Il bastone e riposo della mia vecchiezza prima di me morì
Era il 3 gennaio del 1556 quando Urbino morì. Fu un mio allievo fedele e stette al mio fianco per 25 anni. S’era ammalato nel giugno dell’anno precedente e il 25 novembre del 1555, già molto provato, scrisse le sue ultime voontà nominandomi esecutore testamentario e tutore dei suoi figli.
In una lettera che scrissi al mi nipote Lionardo prima che Urbino morisse, gli dissi d’essere talmente rattristato che mi pareva quasi di perdere un figliolo. Gli chiesi di pregare per la sua salute sempre più precaria ma il povero Urbino alla fine dovette ritornare dal Padre Celeste.

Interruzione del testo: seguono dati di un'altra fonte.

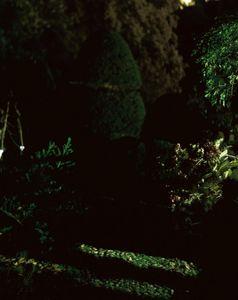 Gardens Memos#02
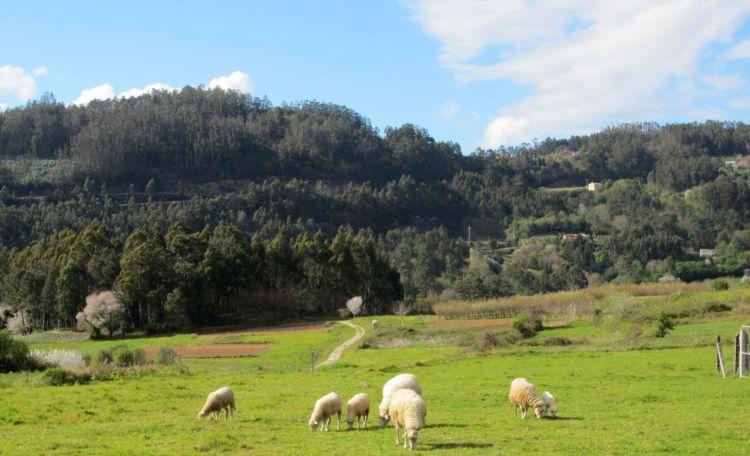 landscape in galicia i love spain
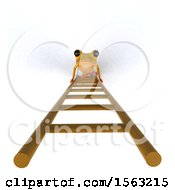 3d Yellow Frog Looking Up A Ladder On A White Background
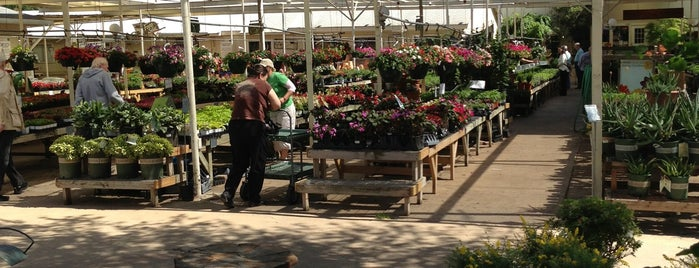 North Haven Gardens Is One Of The 15 Best Places With Gardens In Dallas.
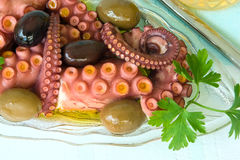 Octopus, appetizer Stock Photo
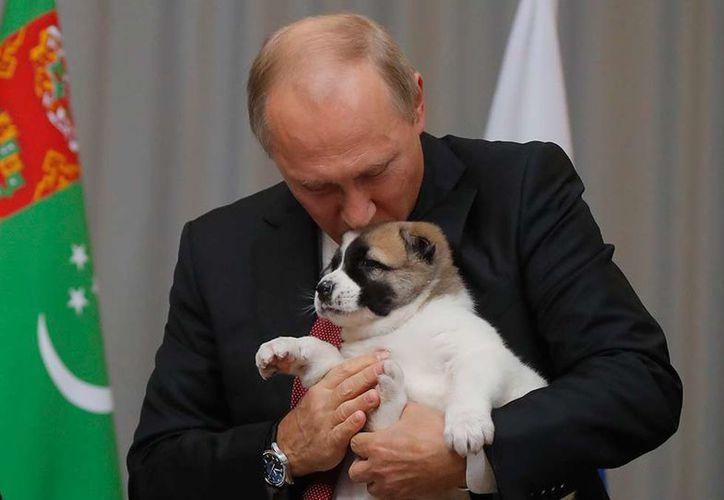 utin recibió como regalo un perro cachorro de raza alabay. (Reuters).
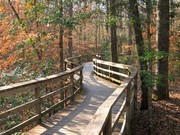 Image for Congaree National Park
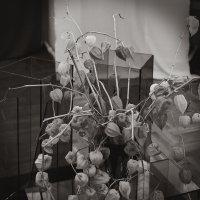 Физалис и вазы. :: Андрий Майковский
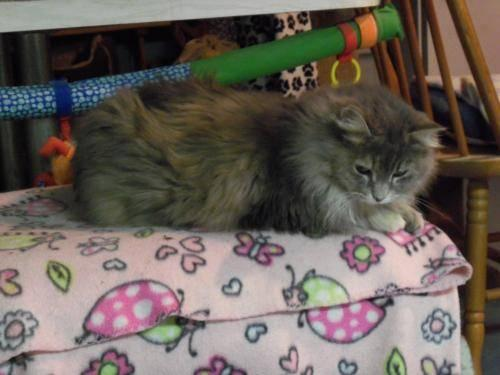Maine Coon - Autumn - Medium - Adult - Female - Cat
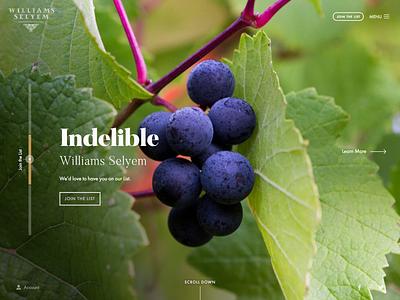 Landing Page Slider css layout hero sliders winery vineyard wine grapes background-image slider home landing page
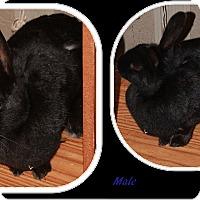 Adopt A Pet :: Onyx - Olmsted Falls, OH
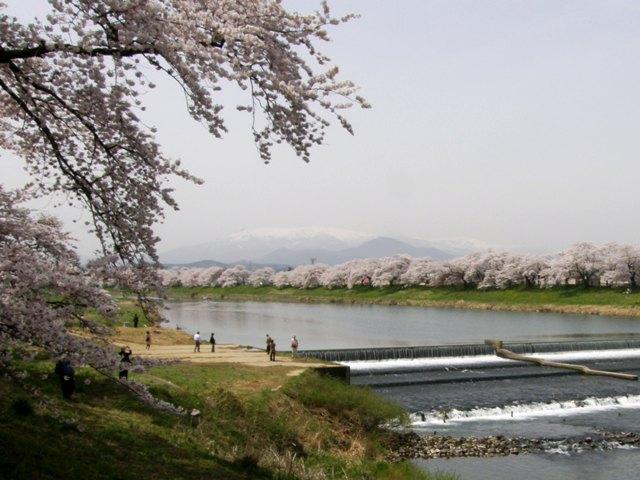 Sakura_zao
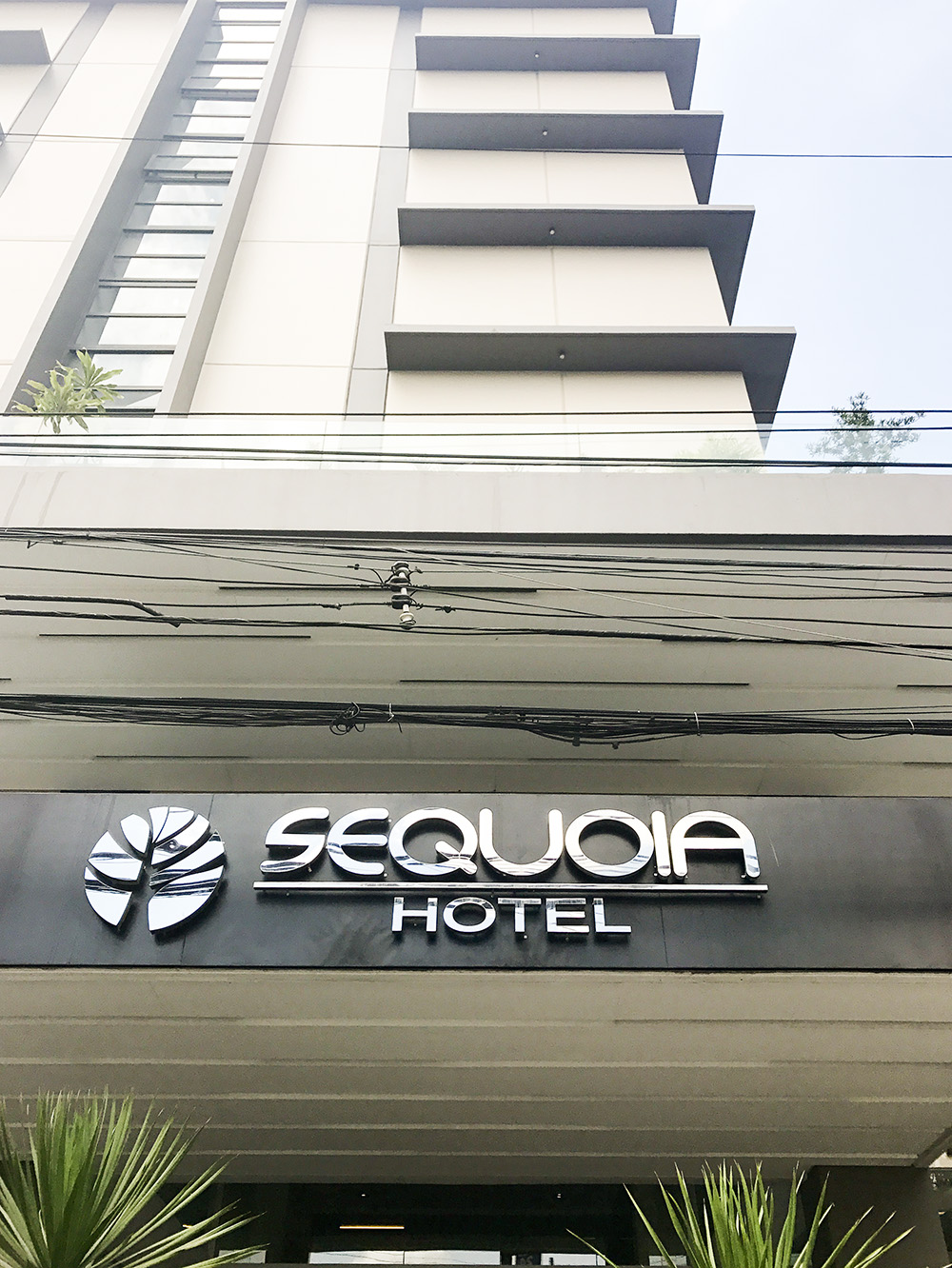 Practical Travelers Choice: Sequoia Hotel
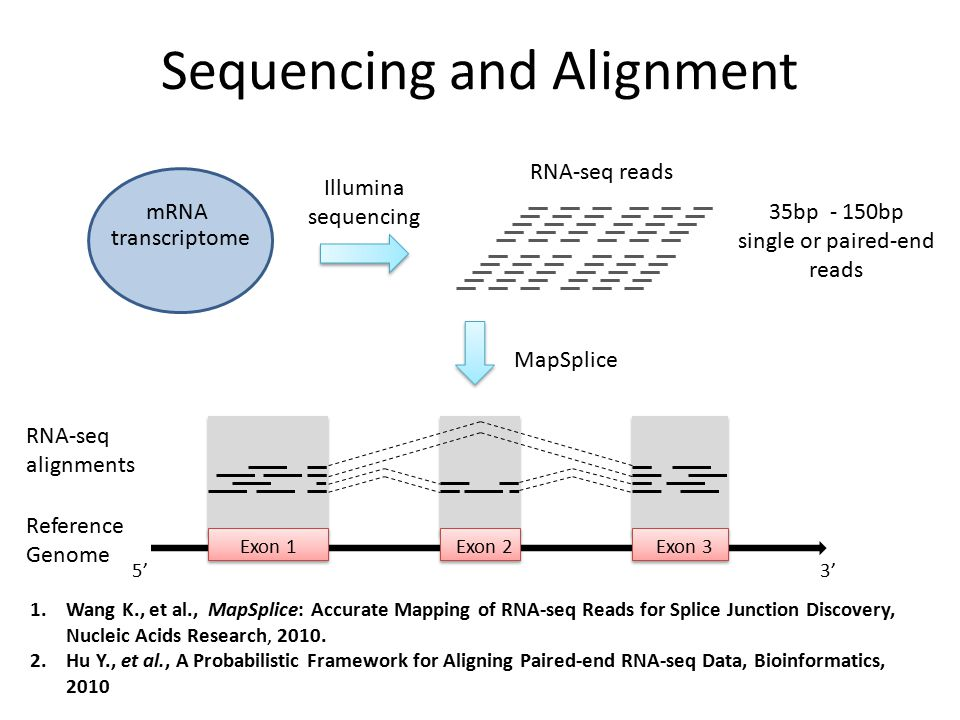 Sequencing and Alignment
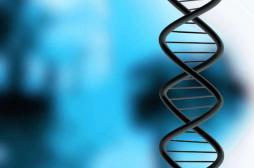 De nouveaux marqueurs génétiques pour confondre les criminels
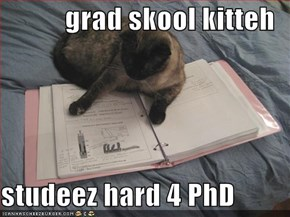 grad skool kitteh  studeez hard 4 PhD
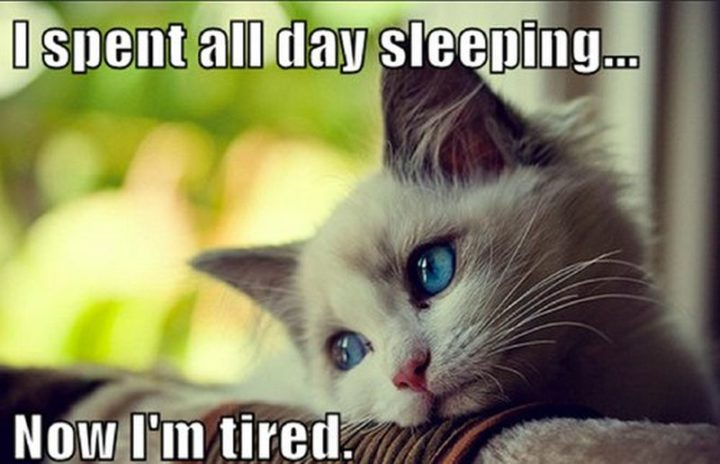 funny memes about being tired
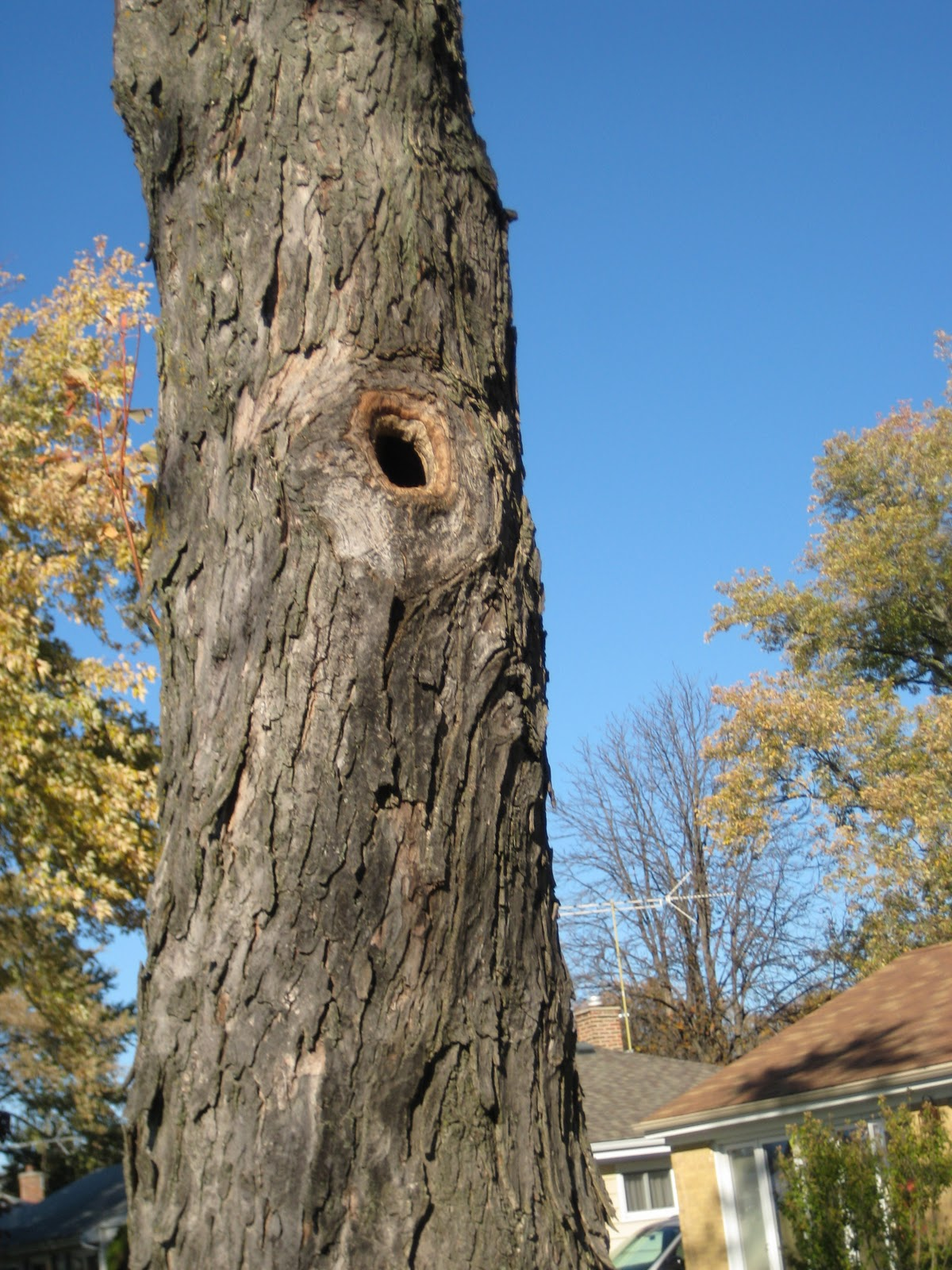 reinvention the journal of a dog lover book reader moviegoer in a maple tree in the front yard there is a knot hole in the trunk about eight feet off the ground a couple of weeks ago a family of squirrels resided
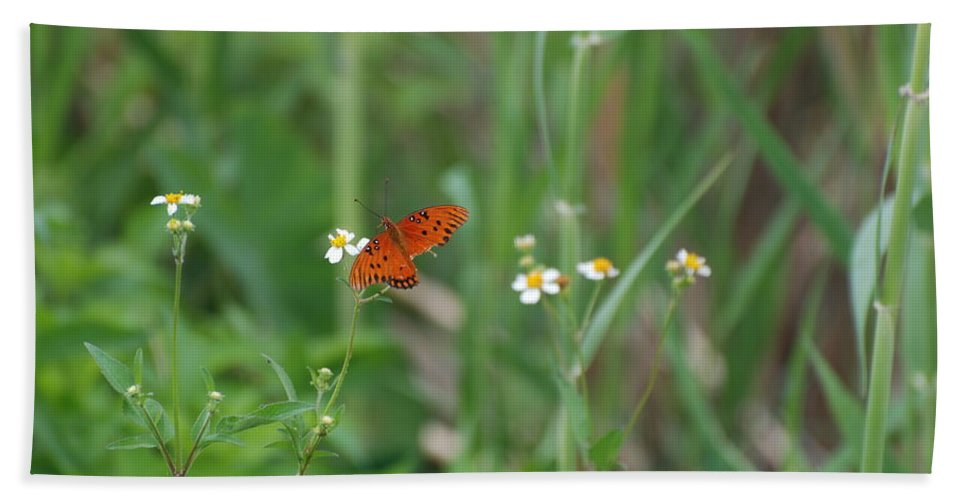 Butterfly Hand Towel featuring the photograph Broken Wing by Rob Hans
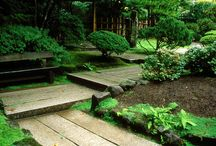 Japanese Shed & Garden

A sette settimane di distanza da quella perdita incolmabile, ripresi carta e penna per scrivere una lettera al mio amico Vasari, intrisa di dolore e sconforto. Ve la ripropongo a seguire.
Roma, 23 Febbraio 1556
Messer Giorgio mio caro,
io posso male scrivere, per risposta alla vostra lettera, dirò qualche cosa. voi sapete come Urbino è morto: di che m’è stato grandissima grazia di Dio, ma con grave mio danno e infinito dolore. La grazia è stata che, dove in vita mi teneva vivo, morendo m’ha insegnato morire non con dispiacere, ma con il desiderio della morte. Io l’ho tenuto ventisei anni, e hollo trovato rarissimo e fedele; ed ora che lo avevo fatto ricco, e che io l’aspettavo bastone e riposo della mia vecchiezza, m’è sparito, ne m’è rimasta altra speranza che di rivederlo in paradiso. E di questo m’ha mostro segno Iddio per la felicissima morte che ha fatto, che, più assai che ‘l morire, gli è incresciuto lasciarmi in questo mondo traditore con tanto affanni; benchè la maggior parte di me n’è ita seco, nè mi rimane altro che una infinita miseria.
A voi mi raccomando e pregovi, se non v’annoia, chje facciate mie scusa con messer Benvenuto del non rispondere alla sua, perchè m’abbonda tanta passione in simil pensieri, ch’io non posso scrivere. E rachomandatemi a llui, e io a vo’ mi raccomando. Vostro Michelangelo Buonarroti in Roma.